Um inverno diferente
[Crônica de 28 de agosto de 1997]
No inverno os pássaros não cantam. Quer dizer, no inverno os pássaros não deveriam cantar. Mas nem todos os invernos são efetivamente inverno e aí, os pássaros se enganam e acontece de um sabiá perder o rumo e cantar como eu estou ouvindo agora.
Pousado na palmeira em frente da minha janela, que também não sabe que é inverno e por isso tem um cacho de coquinhos vermelhos para os pássaros que a procuram e que em troca das frutas dão seu canto e nele contam os segredos das outras palmeiras, servindo de meio de comunicação para uma espécie que a natureza fez imóvel, presas sempre no mesmo lugar pelas raízes que as impedem de se mover.
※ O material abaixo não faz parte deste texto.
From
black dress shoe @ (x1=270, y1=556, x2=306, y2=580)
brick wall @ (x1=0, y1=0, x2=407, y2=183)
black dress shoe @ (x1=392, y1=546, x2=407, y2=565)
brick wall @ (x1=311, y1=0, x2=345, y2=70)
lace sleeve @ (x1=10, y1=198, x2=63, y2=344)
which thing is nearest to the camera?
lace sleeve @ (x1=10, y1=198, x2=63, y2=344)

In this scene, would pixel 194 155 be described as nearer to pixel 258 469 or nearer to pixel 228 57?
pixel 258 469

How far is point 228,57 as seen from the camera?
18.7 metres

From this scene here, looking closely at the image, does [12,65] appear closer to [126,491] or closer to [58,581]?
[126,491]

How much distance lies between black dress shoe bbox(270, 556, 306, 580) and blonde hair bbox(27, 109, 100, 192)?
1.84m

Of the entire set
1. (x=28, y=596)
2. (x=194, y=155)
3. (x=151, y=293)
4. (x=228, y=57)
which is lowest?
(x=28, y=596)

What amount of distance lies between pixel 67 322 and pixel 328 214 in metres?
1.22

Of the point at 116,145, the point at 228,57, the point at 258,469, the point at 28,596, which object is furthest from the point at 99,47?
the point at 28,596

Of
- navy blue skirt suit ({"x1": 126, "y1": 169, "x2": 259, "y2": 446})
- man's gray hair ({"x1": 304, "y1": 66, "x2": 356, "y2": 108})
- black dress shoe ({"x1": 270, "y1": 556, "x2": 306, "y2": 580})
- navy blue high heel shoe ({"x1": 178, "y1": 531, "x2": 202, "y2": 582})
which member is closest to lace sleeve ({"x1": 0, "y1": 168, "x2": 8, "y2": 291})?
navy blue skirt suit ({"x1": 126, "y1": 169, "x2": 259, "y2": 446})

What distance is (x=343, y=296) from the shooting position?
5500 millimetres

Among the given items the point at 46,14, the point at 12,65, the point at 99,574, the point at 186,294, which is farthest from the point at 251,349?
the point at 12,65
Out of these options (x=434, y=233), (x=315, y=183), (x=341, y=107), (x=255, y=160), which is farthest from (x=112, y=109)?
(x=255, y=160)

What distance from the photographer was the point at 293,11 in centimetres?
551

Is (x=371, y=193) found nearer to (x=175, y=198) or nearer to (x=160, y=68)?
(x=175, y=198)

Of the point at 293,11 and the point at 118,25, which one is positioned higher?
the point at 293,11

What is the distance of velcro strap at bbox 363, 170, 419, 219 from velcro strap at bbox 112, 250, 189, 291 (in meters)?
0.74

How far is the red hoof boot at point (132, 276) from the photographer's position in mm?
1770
Inverno com trinta graus à sombra!
Alemães, suecos, dinamarqueses e russos devem ficar alucinados, lembrando do frio estúpido que os castiga quatro meses por ano, trazendo a noite às quatro horas da tarde e junto a solidão enorme das noites passadas em claro.
Dizem que é “El Niño” dando o ar de sua graça, mudando a o clima do planeta como um aviso da natureza tentando interromper todas as loucuras com que o homem vai forçando a barra, como que querendo desafiá-la.
Seja como for, a loucura do tempo tem graça, e, sentindo o calor de verão que traz a seca, que faz azul o céu e poluído o ar; e ouvindo o sabiá cantar na palmeira do jardim, a vida fica mais quente e mais próxima, como se estivesse me abraçando, para me passar todas as coisas boas que fazem a vida boa.
Eu sei que está errado, e que este calor fora de hora vai cobrar seu preço ainda hoje, no olho ardendo no fim do dia.
Eu sei que mais pra frente o preço vai ser muito mais caro, na safra que não vai nascer e nas chuvas que uma hora ou outra se abaterão sobre a cidade, inundando e matando, com a violência das monções da índia.
Eu sei…, mas isto é depois… agora que a vida seja, radiante, como o dia fora da janela.